As Matt Taibbi reports for Rolling Stone magazine, the Pentagon – via its Defense Advance Research Projects Agency (DARPA) – wants to utilize software that can detect “fake news” using some sort of algorithm. Taibbi provides more detail:
One of the Pentagon’s most secretive agencies, the Defense Advanced Research Projects Agency (DARPA), is developing “custom software that can unearth fakes hidden among more than 500,000 stories, photos, video and audio clips.”…
DARPA now is developing a semantic analysis program called “SemaFor” and an image analysis program called “MediFor,” ostensibly designed to prevent the use of fake images or text. The idea would be to develop these technologies to help private Internet providers sift through content.
It’s the latest in a string of stories about new methods of control over information flow that should, but for some reason do not, horrify every working journalist.
Taibbi goes on to point out that the worst examples of “fake news” historically have been propagated by the establishment to either crank up support for a dubious war or a dubious crackdown on the rights and liberties of Americans. Ironically, “fake news” itself is now being used as an excuse to curtail our free speech rights.
If there’s a fake news story out there, it’s the fake news panic itself. It has the hallmarks of an old-school, WMD-style propaganda campaign.

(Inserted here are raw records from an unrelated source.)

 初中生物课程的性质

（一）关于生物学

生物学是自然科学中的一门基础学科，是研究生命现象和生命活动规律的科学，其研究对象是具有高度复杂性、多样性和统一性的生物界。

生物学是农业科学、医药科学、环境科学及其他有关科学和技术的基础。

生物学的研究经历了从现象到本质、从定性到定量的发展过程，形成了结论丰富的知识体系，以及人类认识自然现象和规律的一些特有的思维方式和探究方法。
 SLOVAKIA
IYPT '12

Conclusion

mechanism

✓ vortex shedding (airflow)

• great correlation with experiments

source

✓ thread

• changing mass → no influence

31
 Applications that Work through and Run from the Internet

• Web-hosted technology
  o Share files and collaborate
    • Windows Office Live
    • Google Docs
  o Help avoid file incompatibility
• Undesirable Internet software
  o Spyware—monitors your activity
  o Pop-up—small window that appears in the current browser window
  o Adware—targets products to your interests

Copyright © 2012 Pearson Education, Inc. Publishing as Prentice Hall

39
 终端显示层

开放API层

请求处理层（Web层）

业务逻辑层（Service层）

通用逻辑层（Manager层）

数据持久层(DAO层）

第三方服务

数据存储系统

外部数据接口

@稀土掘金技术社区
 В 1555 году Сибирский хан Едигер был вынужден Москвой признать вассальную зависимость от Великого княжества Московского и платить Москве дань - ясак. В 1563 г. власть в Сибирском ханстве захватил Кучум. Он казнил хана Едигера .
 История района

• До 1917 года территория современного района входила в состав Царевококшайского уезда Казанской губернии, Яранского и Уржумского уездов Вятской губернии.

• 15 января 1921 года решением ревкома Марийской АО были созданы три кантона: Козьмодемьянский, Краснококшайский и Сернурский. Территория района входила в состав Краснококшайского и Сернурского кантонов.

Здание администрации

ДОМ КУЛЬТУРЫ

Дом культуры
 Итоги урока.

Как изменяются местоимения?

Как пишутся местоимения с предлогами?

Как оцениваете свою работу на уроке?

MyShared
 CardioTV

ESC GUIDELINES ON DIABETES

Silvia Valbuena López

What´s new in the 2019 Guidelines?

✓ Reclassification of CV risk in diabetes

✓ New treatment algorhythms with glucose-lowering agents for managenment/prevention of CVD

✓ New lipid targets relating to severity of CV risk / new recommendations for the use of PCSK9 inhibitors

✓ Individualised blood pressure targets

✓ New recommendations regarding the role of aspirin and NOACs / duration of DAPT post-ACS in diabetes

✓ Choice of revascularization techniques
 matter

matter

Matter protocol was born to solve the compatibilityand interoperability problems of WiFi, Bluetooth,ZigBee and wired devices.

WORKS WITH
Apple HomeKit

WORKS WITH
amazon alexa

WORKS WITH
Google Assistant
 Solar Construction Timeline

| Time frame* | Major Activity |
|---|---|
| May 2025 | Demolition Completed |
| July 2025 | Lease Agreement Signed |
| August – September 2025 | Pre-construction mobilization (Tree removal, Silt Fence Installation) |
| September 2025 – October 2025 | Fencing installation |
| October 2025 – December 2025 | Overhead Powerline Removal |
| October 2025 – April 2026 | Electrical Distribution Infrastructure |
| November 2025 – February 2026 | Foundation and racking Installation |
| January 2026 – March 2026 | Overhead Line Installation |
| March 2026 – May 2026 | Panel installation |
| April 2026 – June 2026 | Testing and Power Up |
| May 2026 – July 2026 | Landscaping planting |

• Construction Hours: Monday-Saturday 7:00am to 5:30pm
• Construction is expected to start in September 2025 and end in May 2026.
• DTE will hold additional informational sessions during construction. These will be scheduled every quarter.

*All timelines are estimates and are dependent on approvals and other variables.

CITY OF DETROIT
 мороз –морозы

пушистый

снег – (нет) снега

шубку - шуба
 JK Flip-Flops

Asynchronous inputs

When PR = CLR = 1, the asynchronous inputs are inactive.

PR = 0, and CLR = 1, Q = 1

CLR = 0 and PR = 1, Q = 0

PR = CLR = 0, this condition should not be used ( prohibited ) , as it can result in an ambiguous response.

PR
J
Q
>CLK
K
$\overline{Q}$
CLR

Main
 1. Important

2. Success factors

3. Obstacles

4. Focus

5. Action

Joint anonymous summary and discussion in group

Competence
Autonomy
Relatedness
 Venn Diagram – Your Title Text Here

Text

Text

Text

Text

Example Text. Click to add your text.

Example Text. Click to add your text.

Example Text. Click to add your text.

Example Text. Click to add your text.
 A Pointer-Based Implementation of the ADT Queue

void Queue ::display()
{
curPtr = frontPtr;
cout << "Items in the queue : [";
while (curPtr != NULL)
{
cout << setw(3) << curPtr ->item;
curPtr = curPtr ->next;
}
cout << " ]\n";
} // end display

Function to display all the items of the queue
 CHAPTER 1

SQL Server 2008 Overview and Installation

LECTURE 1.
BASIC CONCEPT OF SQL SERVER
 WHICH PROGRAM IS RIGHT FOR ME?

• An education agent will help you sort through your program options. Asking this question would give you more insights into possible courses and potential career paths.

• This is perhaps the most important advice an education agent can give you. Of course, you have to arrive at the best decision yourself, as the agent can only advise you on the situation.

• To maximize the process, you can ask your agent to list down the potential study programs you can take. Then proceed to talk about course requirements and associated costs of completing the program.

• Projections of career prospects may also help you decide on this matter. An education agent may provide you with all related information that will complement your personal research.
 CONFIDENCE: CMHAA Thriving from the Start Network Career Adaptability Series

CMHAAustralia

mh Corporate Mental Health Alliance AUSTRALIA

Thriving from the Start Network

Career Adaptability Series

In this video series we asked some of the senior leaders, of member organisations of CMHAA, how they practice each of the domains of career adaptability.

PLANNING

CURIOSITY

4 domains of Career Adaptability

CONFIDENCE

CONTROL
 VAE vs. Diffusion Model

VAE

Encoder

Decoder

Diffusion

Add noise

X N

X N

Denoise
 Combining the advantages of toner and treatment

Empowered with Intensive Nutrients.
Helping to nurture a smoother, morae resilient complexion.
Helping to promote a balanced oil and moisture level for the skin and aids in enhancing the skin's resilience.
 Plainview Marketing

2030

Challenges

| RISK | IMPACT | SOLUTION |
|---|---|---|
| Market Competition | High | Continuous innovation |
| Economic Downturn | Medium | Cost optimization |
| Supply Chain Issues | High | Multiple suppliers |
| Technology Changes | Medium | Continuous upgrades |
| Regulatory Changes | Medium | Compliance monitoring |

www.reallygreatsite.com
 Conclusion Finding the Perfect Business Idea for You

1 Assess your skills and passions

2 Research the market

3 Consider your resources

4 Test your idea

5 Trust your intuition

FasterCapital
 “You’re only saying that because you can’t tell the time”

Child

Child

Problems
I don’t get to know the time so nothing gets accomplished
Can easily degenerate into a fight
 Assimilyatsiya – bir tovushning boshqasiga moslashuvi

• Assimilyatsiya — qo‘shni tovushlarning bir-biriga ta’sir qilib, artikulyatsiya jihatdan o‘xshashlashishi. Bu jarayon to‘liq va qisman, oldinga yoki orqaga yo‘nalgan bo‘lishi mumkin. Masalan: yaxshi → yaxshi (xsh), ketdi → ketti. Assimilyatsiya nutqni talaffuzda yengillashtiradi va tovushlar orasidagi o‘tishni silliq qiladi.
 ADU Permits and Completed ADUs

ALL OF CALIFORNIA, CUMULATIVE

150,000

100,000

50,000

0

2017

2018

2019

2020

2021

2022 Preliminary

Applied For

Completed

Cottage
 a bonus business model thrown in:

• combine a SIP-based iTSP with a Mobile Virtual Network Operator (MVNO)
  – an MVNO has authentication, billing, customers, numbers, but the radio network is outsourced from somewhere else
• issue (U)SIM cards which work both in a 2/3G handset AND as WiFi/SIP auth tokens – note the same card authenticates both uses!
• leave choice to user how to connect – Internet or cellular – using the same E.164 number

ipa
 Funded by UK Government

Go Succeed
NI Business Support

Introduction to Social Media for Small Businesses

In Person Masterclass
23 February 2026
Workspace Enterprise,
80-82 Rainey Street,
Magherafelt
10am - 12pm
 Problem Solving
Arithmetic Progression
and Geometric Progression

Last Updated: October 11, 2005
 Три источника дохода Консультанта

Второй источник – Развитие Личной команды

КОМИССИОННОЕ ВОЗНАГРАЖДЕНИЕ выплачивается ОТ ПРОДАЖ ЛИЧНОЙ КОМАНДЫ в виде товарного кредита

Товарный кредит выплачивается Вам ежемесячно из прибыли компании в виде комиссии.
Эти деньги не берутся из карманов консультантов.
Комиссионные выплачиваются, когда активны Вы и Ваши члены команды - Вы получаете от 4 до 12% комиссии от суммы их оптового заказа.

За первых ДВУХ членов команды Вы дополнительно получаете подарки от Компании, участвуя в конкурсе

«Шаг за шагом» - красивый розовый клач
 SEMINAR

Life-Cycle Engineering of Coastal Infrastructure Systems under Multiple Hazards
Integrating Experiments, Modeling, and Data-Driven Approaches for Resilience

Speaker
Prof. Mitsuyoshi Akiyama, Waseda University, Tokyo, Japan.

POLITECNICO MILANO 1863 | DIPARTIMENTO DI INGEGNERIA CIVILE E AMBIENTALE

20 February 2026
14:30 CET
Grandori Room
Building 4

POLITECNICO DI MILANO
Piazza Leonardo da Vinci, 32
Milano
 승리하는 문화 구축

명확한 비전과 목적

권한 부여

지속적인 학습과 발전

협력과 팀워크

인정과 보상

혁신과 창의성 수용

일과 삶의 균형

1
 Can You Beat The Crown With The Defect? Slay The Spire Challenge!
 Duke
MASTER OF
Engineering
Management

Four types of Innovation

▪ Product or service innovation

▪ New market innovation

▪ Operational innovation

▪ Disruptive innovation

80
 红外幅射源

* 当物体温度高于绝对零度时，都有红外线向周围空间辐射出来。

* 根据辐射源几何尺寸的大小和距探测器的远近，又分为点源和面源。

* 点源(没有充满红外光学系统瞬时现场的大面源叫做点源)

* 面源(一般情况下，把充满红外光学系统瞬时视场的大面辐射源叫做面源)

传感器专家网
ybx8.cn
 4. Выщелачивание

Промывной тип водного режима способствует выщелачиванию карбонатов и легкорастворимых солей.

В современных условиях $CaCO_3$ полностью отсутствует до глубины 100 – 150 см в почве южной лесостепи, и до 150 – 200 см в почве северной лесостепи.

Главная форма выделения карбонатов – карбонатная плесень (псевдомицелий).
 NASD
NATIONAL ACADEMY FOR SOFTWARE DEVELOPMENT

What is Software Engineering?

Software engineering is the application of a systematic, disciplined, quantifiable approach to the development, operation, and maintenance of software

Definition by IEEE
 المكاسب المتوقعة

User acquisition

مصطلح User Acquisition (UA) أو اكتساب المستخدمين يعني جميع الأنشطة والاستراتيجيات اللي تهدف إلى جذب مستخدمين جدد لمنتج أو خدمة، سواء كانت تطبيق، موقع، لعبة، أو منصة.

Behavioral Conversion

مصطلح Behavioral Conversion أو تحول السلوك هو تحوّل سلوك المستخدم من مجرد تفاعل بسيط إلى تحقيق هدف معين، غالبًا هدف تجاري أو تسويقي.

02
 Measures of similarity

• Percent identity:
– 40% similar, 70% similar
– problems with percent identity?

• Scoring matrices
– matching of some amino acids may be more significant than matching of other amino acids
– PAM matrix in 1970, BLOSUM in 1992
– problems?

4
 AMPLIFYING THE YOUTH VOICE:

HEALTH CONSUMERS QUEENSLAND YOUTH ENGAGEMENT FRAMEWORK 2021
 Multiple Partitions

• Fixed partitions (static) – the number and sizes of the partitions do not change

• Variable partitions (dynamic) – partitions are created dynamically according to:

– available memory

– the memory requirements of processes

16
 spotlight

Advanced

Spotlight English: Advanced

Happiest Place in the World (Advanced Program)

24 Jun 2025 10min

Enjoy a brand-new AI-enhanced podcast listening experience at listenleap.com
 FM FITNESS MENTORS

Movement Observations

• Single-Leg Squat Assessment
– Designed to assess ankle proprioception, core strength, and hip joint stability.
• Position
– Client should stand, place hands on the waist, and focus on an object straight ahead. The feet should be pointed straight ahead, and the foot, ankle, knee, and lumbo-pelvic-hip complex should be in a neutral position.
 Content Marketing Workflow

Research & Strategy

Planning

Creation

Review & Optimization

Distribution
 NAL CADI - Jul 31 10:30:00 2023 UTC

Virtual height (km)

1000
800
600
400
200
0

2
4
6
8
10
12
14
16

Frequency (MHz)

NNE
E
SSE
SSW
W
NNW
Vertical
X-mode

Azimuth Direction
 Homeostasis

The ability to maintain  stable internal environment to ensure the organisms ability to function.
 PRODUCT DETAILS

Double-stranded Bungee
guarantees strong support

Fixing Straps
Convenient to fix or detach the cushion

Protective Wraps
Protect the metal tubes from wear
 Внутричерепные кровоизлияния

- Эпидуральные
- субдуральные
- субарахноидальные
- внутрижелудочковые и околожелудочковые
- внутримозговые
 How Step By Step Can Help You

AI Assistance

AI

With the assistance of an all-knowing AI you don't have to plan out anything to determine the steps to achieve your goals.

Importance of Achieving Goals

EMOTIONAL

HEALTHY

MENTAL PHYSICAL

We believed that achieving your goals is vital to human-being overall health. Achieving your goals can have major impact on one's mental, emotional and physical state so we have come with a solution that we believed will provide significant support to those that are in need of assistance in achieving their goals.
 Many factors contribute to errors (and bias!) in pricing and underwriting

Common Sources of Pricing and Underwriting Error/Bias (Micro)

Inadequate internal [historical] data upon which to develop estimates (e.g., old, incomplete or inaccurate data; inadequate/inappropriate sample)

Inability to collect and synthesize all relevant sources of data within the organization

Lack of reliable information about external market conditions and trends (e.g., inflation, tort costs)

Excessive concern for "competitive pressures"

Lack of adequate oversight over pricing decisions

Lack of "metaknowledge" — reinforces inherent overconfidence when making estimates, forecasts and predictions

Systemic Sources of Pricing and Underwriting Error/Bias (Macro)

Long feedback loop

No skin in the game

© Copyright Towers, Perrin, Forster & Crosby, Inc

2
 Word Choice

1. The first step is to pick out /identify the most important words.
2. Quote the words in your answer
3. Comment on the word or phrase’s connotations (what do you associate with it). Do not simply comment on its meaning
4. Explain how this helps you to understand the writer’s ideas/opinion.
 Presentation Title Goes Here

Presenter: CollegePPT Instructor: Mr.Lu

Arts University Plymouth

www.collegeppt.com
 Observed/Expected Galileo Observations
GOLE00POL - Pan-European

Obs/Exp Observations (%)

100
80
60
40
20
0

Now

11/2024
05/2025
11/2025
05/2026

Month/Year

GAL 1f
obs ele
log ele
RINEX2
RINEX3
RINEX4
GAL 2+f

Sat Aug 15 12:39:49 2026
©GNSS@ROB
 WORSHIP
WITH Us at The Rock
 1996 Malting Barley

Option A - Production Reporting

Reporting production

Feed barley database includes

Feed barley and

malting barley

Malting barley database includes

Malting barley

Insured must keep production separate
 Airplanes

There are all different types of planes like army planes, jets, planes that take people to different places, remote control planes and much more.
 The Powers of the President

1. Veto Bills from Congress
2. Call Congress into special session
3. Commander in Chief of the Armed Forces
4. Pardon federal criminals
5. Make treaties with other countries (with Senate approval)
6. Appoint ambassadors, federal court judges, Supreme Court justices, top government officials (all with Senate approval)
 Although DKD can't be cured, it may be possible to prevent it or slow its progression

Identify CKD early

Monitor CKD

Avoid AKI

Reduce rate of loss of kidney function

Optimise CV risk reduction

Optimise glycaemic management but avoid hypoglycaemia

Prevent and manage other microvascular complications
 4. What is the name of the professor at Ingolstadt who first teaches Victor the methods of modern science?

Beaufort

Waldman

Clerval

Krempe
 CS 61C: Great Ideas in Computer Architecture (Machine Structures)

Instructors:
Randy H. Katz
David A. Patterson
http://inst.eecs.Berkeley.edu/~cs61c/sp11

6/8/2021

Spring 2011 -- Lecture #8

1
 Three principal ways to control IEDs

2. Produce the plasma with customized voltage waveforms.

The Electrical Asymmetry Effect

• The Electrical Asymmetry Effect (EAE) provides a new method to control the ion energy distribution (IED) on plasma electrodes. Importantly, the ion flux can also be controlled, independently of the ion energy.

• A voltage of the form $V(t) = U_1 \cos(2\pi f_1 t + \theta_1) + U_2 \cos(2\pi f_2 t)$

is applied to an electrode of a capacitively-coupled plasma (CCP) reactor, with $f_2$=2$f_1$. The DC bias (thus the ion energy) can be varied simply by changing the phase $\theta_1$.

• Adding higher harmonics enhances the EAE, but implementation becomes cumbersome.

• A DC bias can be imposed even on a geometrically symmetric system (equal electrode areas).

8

It includes terrifying pronouncements by unnamed “intelligence officials,” unprovable, overblown, or outright fake statistical assertions about the threat (like the oft-cited claim that fake election news had more engagement than real news), open conflation of legitimate domestic dissent with foreign attack, and routine dismissal of experts downplaying the problem (here are two significantstudies suggesting the “fake news” phenomenon is overstated).
Of course, the final, omnipresent ingredient in most major propaganda campaigns is the authoritarian solution. Here, it’s unelected, unsupervised algorithmic control over media. We’ve never had a true news regulator in this country, yet the public is being conditioned now to accept one, without thinking of the consequences.
As social critic Caitlin Johnstone has pointed out, the most powerful tool that the elites have in a society is not control of the money supply, energy or food, but control over the narrative. Control over what you think about what’s going on:
Power is being able to control what happens. Absolute power is being able to control what people think about what happens. If you can control what happens, you can have power until the public gets sick of your bullshit and tosses you out on your ass. If you can control what people think about what happens, you can have power forever. As long as you can control how people are interpreting circumstances and events, there’s no limit to the evils you can get away with.